Мальчишка был моих лет, темно-рыжий и длинноволосый, лежал ничком, связанный точно так же, как и я. Щекой он прижимался к мятой траве. Видная мне щека была расцарапана – так, что кожа повисла рваными бурыми лоскутами.
– Ты кто? – выдохнул я, замерев на боку. – Ты наш, русский?
Он повозил щекой по траве и тихо, тоже со вздохом, ответил:
– Нэм руссу… ромэн…
– Румын? – Это я понял. – Тебя тоже схватили? Слушай, а если попробовать перегрызть ремни? Ну, хоть на руках?..
Меня понесло. Румын со стоном привстал и тяжело сел, подогнув ноги. Он был весь в синяках, на правом бедре багровела сочащаяся кровью рана, к ней прилип разный мусор. Покрутил головой и тоже что-то сказал, дергая плечом.

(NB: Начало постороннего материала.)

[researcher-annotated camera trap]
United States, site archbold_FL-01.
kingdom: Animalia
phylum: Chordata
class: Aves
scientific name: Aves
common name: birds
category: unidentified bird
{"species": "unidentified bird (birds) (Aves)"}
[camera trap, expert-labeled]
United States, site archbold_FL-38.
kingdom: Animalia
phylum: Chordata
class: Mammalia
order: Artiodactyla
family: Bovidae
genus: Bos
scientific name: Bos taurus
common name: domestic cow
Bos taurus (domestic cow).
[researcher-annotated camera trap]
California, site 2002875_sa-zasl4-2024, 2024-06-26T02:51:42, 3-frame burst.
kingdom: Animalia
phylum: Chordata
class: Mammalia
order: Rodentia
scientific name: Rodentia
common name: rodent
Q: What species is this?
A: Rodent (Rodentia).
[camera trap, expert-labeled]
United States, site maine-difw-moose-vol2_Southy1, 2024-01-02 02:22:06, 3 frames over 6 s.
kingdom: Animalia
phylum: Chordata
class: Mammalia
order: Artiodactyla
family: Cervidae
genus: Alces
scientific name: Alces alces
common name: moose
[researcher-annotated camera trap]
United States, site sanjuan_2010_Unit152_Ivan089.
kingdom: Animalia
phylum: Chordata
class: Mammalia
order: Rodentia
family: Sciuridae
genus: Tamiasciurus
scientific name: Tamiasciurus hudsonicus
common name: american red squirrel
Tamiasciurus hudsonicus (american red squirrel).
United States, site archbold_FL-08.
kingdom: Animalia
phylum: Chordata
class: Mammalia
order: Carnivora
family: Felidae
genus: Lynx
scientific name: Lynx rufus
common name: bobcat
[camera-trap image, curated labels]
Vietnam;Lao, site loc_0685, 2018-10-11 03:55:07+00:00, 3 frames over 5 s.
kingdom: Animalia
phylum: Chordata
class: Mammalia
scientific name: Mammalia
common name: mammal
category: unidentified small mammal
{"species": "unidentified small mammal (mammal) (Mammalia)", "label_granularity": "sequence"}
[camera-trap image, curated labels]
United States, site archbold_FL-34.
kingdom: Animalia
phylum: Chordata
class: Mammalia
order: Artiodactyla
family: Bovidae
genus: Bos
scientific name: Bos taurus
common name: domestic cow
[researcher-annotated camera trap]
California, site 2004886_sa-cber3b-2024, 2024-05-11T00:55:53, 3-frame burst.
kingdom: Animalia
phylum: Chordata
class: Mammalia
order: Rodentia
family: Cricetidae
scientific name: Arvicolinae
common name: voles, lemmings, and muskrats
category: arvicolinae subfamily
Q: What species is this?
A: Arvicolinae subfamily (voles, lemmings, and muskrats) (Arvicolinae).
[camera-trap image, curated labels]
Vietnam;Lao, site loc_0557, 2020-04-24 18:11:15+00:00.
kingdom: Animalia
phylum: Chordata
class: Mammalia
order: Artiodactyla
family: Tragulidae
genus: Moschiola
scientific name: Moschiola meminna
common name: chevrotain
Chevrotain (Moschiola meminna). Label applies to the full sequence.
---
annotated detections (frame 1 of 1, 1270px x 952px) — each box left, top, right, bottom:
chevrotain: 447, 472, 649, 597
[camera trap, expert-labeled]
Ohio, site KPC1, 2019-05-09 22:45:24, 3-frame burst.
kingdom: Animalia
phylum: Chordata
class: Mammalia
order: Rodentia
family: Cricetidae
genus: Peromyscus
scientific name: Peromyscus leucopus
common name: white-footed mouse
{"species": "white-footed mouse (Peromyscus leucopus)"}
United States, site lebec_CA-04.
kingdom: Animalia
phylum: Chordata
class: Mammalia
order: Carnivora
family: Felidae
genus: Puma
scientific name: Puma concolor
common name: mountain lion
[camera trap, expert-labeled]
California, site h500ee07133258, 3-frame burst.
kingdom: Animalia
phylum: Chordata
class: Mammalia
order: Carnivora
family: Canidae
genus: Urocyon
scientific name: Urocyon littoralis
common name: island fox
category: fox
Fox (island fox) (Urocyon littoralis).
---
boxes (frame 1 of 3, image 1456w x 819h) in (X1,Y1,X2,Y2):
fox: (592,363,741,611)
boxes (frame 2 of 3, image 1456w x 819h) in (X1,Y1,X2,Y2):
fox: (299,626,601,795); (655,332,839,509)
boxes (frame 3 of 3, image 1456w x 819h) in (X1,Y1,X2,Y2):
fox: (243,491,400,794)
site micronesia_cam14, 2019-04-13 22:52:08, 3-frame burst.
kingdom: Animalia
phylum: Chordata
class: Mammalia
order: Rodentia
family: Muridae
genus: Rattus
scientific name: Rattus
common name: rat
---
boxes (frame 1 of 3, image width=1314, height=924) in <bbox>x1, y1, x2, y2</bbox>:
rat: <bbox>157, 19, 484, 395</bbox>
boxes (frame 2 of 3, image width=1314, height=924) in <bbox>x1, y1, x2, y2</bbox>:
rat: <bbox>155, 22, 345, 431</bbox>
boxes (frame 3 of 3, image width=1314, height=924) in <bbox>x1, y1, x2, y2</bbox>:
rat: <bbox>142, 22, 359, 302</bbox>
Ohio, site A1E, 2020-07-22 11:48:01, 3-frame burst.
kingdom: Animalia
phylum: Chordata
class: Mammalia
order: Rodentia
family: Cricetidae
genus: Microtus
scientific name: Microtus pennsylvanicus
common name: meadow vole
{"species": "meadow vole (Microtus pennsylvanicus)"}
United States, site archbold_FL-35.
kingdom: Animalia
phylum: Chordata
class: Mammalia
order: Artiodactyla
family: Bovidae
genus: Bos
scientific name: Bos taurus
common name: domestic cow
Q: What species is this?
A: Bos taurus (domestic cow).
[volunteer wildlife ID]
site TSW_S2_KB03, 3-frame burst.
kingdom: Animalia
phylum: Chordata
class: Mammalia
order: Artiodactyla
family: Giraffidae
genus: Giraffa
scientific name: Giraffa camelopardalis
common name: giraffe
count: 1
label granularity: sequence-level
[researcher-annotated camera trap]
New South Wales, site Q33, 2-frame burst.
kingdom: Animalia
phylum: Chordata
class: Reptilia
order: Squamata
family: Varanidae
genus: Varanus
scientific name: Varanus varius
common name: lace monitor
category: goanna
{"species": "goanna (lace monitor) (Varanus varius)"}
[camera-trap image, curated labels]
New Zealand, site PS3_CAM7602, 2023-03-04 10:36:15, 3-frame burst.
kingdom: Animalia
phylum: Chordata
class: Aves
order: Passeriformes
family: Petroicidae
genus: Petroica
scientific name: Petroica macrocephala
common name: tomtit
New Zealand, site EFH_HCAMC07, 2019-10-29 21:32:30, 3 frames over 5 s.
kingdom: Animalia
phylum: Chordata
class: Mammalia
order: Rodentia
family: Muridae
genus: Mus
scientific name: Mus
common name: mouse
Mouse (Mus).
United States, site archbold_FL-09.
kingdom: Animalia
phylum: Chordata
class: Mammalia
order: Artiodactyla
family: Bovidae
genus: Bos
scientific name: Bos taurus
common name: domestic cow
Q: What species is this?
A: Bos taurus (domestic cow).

Мы друг друга не поняли. Да, собственно, я даже не успел узнать, как мальчишку-румына зовут. Шкура у входа сорвалась, внутрь, сгибаясь, протиснулись несколько существ и со своими обычными звуками потащили нас наружу.
Горел посреди круга из полудюжины шалашей костер – возле него был вбит в землю столб примерно в два человеческих роста. Я почему-то думал, там будет, как в книжках, круг из вопящих и ритмично лупящих по земле дикарей. Но там было только две твари – они стояли у костра и рассматривали нас.
Меня шваркнули наземь так, что захватило дух – но перевести его я не успел. Цепкая лапа – четырехпалая! – схватила меня за волосы, и я заорал от боли – меня волоком тащили дальше под злорадный хохот, потом снова бросили, и сильный толчок в плечо перевернул меня на спину. Я оказался в перекошенном положении – мешали связанные руки – и смотрел снизу вверх на «негров», втягивая воздух сквозь зубы. Румына швырнули рядом со мной. Я видел боковым зрением и его лицо – на нем был не страх, а ненависть.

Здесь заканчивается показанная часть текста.